Quote Library: Challenging our idea of normal
I collect quotes. Thousands of them. Good quotes are little gems of insight that help us see the world with new eyes. And sometimes they are just reminders of cool facts. This is the first in a series of posts where I will share quotes that have spoken to me for whatever reason, with some of my own thoughts, in the hope that you can benefit too. Here goes:
This quote from The Future We Choose* stopped me in my tracks. It highlights the huge gulf between the lifestyles of those in a minority of wealthy and powerful nations and those of the vast majority of people on Earth. It’s likely that everyone reading this (including myself of course) are in those 6% of people for whom flying is normal and expected. I fly several times a year. I have family and friends who live abroad and although I feel a certain amount of middle class guilt, flying still feels normal to me. But most people in the world will never fly anywhere, missing out on the hyper-mobility that Europeans and North Americans feel is a human right. Luckily for the rest of us, they also miss out on the emissions associated with flying.
Let’s move past flying for now. I’m not sharing this quote to make you feel guilt but to highlight the tendency of Global North citizens to assume that everyone lives - or should live - like us. Our high-emissions, high-mobility lifestyles are a strange aberration in a world where most people live local and low-emissions lives.
Another example: on podcast episode #40 Disability Mobility , Micah Lusignan shared with me this stat: Only 20% of the world’s population drives a car**. In many parts of Britain and North America, living without a car is almost impossible due to decades of corporate lobbying, misguided urban planning and a sense that people have a right to own cars. Forward-thinking cities like Paris and Barcelona are trying to undo this failure of urban design through projects like the 15-Minute City and Barcelona’s Super-Blocks.
However, while we fix problems at home, we have exported car-centric urbanism to the Middle East and Global South, locking these places into decades of poor air quality and sedentarism. Worryingly, the fact that most of the world’s population does not drive or fly means there is potential for an ungodly expansion of these polluting industries across the world. In fact, the CEO of Boeing sees this as an opportunity to drive economic growth.

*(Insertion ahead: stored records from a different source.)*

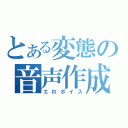 とある変態の音声作成（エロボイス）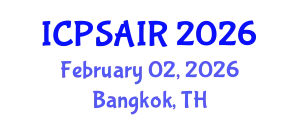International Conference on Political Sciences and International Relations (ICPSAIR) February 02, 2026 - Bangkok, Thailand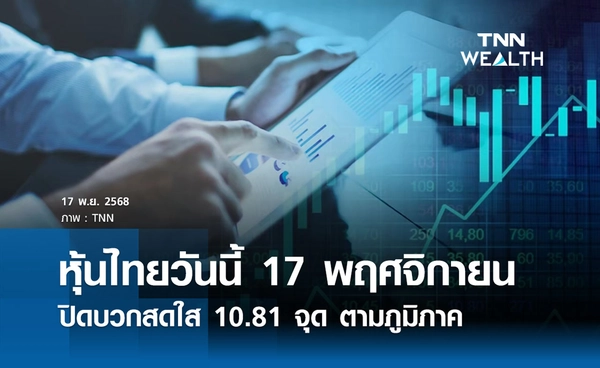 หุ้นไทยวันนี้ 17 พฤศจิกายน 2568 ปิดบวกสดใส 10.81 จุด ตามภูมิภาค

The Global North is responsible for 92% of excess emissions. If the rest of the world rises to our emissions levels in the Global North, we are almost certainly headed for environmental collapse.
What I take away from this humble quote is that we need to redefine our concept of ‘normal’. For a long time there has been a narrative that the lifestyles of those in wealthy nations is the bar that all should aspire to. This points to a severe lack of historical literacy and imagination on our part. Poverty in the Global South is directly linked to historical and contemporary colonialism. The solution is not structural adjustment programmes, privatisation and the importation of western norms into foreign lands. A truly radical (yet incredibly sensible) approach would be to let local people define what there own definition of normal is, accept that it will look different from our lives, and see what we can learn from them.
*The figure of 6% is debated. Recently the CEO of Boeing said that only ‘less than 20%’ of people have flown. Other estimates say the number is lower at 4%.
**This figure is also difficult to report with certainty, but looking at the stats suggests 20% is a good estimate.